A run of records

....................

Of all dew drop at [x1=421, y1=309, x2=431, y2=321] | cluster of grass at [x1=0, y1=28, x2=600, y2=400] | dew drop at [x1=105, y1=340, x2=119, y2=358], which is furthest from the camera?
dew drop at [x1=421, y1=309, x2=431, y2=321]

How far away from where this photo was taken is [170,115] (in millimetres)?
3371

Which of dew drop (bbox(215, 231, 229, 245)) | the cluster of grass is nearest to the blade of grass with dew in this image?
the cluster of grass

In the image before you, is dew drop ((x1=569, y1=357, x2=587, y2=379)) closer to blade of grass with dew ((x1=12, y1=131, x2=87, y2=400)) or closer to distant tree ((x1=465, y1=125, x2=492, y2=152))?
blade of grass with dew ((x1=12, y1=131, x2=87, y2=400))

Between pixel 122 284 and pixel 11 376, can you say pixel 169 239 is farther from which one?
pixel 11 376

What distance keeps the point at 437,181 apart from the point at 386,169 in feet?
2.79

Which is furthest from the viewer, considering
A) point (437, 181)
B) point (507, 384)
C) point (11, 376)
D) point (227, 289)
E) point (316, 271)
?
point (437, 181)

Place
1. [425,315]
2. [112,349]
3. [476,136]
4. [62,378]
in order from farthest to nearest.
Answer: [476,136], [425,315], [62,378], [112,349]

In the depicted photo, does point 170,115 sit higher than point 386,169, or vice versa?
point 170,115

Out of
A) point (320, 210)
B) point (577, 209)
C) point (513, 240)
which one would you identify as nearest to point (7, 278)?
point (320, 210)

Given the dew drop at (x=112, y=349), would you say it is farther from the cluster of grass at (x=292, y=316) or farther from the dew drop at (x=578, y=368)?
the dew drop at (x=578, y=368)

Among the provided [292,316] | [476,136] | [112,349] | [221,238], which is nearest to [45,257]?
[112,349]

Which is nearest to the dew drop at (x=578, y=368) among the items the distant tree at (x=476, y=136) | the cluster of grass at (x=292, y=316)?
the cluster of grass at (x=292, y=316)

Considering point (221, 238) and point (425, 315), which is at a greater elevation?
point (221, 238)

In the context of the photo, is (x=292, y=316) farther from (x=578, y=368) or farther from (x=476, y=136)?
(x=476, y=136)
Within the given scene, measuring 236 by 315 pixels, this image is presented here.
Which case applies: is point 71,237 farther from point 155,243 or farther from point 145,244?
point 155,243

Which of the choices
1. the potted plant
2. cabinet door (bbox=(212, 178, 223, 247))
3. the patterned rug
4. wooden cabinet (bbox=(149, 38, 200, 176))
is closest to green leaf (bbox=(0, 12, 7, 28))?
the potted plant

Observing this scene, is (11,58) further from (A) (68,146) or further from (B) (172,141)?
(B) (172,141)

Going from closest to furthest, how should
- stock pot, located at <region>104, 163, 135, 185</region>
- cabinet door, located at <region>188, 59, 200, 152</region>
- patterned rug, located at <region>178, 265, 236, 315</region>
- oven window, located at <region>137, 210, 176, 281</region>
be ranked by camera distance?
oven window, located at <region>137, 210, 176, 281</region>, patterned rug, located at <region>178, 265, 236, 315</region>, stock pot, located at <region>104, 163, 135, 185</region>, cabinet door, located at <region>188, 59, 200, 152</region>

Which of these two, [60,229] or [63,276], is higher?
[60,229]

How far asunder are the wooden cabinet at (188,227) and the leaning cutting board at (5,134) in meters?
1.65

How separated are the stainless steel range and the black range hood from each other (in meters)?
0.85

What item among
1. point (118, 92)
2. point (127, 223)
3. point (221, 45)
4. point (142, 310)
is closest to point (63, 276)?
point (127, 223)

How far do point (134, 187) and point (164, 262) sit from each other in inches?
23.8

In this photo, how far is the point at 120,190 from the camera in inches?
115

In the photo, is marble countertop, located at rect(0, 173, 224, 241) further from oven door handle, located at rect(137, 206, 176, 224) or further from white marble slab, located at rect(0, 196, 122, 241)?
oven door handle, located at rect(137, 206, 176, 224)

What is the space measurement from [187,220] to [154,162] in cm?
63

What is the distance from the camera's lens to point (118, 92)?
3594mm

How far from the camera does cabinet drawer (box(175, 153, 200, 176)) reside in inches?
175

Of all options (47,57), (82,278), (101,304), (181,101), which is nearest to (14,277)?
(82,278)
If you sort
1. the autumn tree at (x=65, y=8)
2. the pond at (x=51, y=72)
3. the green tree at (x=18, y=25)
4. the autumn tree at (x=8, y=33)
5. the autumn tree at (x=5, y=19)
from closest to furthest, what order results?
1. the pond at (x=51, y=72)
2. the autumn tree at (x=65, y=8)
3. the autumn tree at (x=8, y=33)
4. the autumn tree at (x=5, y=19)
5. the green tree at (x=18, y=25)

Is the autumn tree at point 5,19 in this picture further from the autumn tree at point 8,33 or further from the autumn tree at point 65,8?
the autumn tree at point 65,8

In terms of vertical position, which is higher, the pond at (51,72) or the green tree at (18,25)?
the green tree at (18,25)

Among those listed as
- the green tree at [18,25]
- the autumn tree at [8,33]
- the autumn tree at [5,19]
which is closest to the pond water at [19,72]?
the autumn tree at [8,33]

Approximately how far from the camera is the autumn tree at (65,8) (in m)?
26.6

....................

● Problem statement
Exactly reproduce all of the entries.

● The reply
Of all dew drop at [x1=421, y1=309, x2=431, y2=321] | cluster of grass at [x1=0, y1=28, x2=600, y2=400] | dew drop at [x1=105, y1=340, x2=119, y2=358], which is furthest from the camera?
dew drop at [x1=421, y1=309, x2=431, y2=321]

How far away from where this photo was taken is [170,115] (in millimetres)?
3371

Which of dew drop (bbox(215, 231, 229, 245)) | the cluster of grass is nearest to the blade of grass with dew in this image?
the cluster of grass

In the image before you, is dew drop ((x1=569, y1=357, x2=587, y2=379)) closer to blade of grass with dew ((x1=12, y1=131, x2=87, y2=400)) or closer to distant tree ((x1=465, y1=125, x2=492, y2=152))?
blade of grass with dew ((x1=12, y1=131, x2=87, y2=400))

Between pixel 122 284 and pixel 11 376, can you say pixel 169 239 is farther from which one?
pixel 11 376

What distance keeps the point at 437,181 apart from the point at 386,169 in feet?
2.79

Which is furthest from the viewer, considering
A) point (437, 181)
B) point (507, 384)
C) point (11, 376)
D) point (227, 289)
E) point (316, 271)
?
point (437, 181)

Place
1. [425,315]
2. [112,349]
3. [476,136]
4. [62,378]
in order from farthest to nearest.
Answer: [476,136], [425,315], [62,378], [112,349]

In the depicted photo, does point 170,115 sit higher than point 386,169, or vice versa?
point 170,115

Out of
A) point (320, 210)
B) point (577, 209)
C) point (513, 240)
which one would you identify as nearest to point (7, 278)?
point (320, 210)

Given the dew drop at (x=112, y=349), would you say it is farther from the cluster of grass at (x=292, y=316) or farther from the dew drop at (x=578, y=368)?
the dew drop at (x=578, y=368)

Among the provided [292,316] | [476,136] | [112,349] | [221,238], which is nearest to [45,257]?
[112,349]

Which is nearest to the dew drop at (x=578, y=368) among the items the distant tree at (x=476, y=136) | the cluster of grass at (x=292, y=316)?
the cluster of grass at (x=292, y=316)

Considering point (221, 238) and point (425, 315), which is at a greater elevation?
point (221, 238)

In the context of the photo, is (x=292, y=316) farther from (x=578, y=368) or farther from (x=476, y=136)?
(x=476, y=136)
Within the given scene, measuring 236 by 315 pixels, this image is presented here.
Which case applies: is point 71,237 farther from point 155,243 or farther from point 145,244?
point 155,243

Which of the choices
1. the potted plant
2. cabinet door (bbox=(212, 178, 223, 247))
3. the patterned rug
4. wooden cabinet (bbox=(149, 38, 200, 176))
is closest to green leaf (bbox=(0, 12, 7, 28))?
the potted plant

Observing this scene, is (11,58) further from (A) (68,146) or further from (B) (172,141)?
(B) (172,141)

Going from closest to furthest, how should
- stock pot, located at <region>104, 163, 135, 185</region>
- cabinet door, located at <region>188, 59, 200, 152</region>
- patterned rug, located at <region>178, 265, 236, 315</region>
- oven window, located at <region>137, 210, 176, 281</region>
be ranked by camera distance?
oven window, located at <region>137, 210, 176, 281</region>, patterned rug, located at <region>178, 265, 236, 315</region>, stock pot, located at <region>104, 163, 135, 185</region>, cabinet door, located at <region>188, 59, 200, 152</region>

Which of these two, [60,229] or [63,276], is higher?
[60,229]

How far asunder are the wooden cabinet at (188,227) and the leaning cutting board at (5,134) in meters?
1.65

How separated are the stainless steel range and the black range hood from each other (in meters)?
0.85

What item among
1. point (118, 92)
2. point (127, 223)
3. point (221, 45)
4. point (142, 310)
is closest to point (63, 276)?
point (127, 223)

How far do point (134, 187) and point (164, 262) sit from each other in inches?
23.8

In this photo, how far is the point at 120,190 from the camera in inches?
115

In the photo, is marble countertop, located at rect(0, 173, 224, 241) further from oven door handle, located at rect(137, 206, 176, 224) or further from white marble slab, located at rect(0, 196, 122, 241)?
oven door handle, located at rect(137, 206, 176, 224)

What is the space measurement from [187,220] to [154,162] in cm?
63

What is the distance from the camera's lens to point (118, 92)?
3594mm

How far from the camera does cabinet drawer (box(175, 153, 200, 176)) reside in inches?
175

Of all options (47,57), (82,278), (101,304), (181,101), which is nearest to (14,277)?
(82,278)
If you sort
1. the autumn tree at (x=65, y=8)
2. the pond at (x=51, y=72)
3. the green tree at (x=18, y=25)
4. the autumn tree at (x=8, y=33)
5. the autumn tree at (x=5, y=19)
from closest to furthest, what order results?
1. the pond at (x=51, y=72)
2. the autumn tree at (x=65, y=8)
3. the autumn tree at (x=8, y=33)
4. the autumn tree at (x=5, y=19)
5. the green tree at (x=18, y=25)

Is the autumn tree at point 5,19 in this picture further from the autumn tree at point 8,33 or further from the autumn tree at point 65,8?
the autumn tree at point 65,8

In terms of vertical position, which is higher, the pond at (51,72) or the green tree at (18,25)?
the green tree at (18,25)

Among those listed as
- the green tree at [18,25]
- the autumn tree at [8,33]
- the autumn tree at [5,19]
which is closest to the pond water at [19,72]?
the autumn tree at [8,33]

Approximately how far from the camera is the autumn tree at (65,8) (in m)?
26.6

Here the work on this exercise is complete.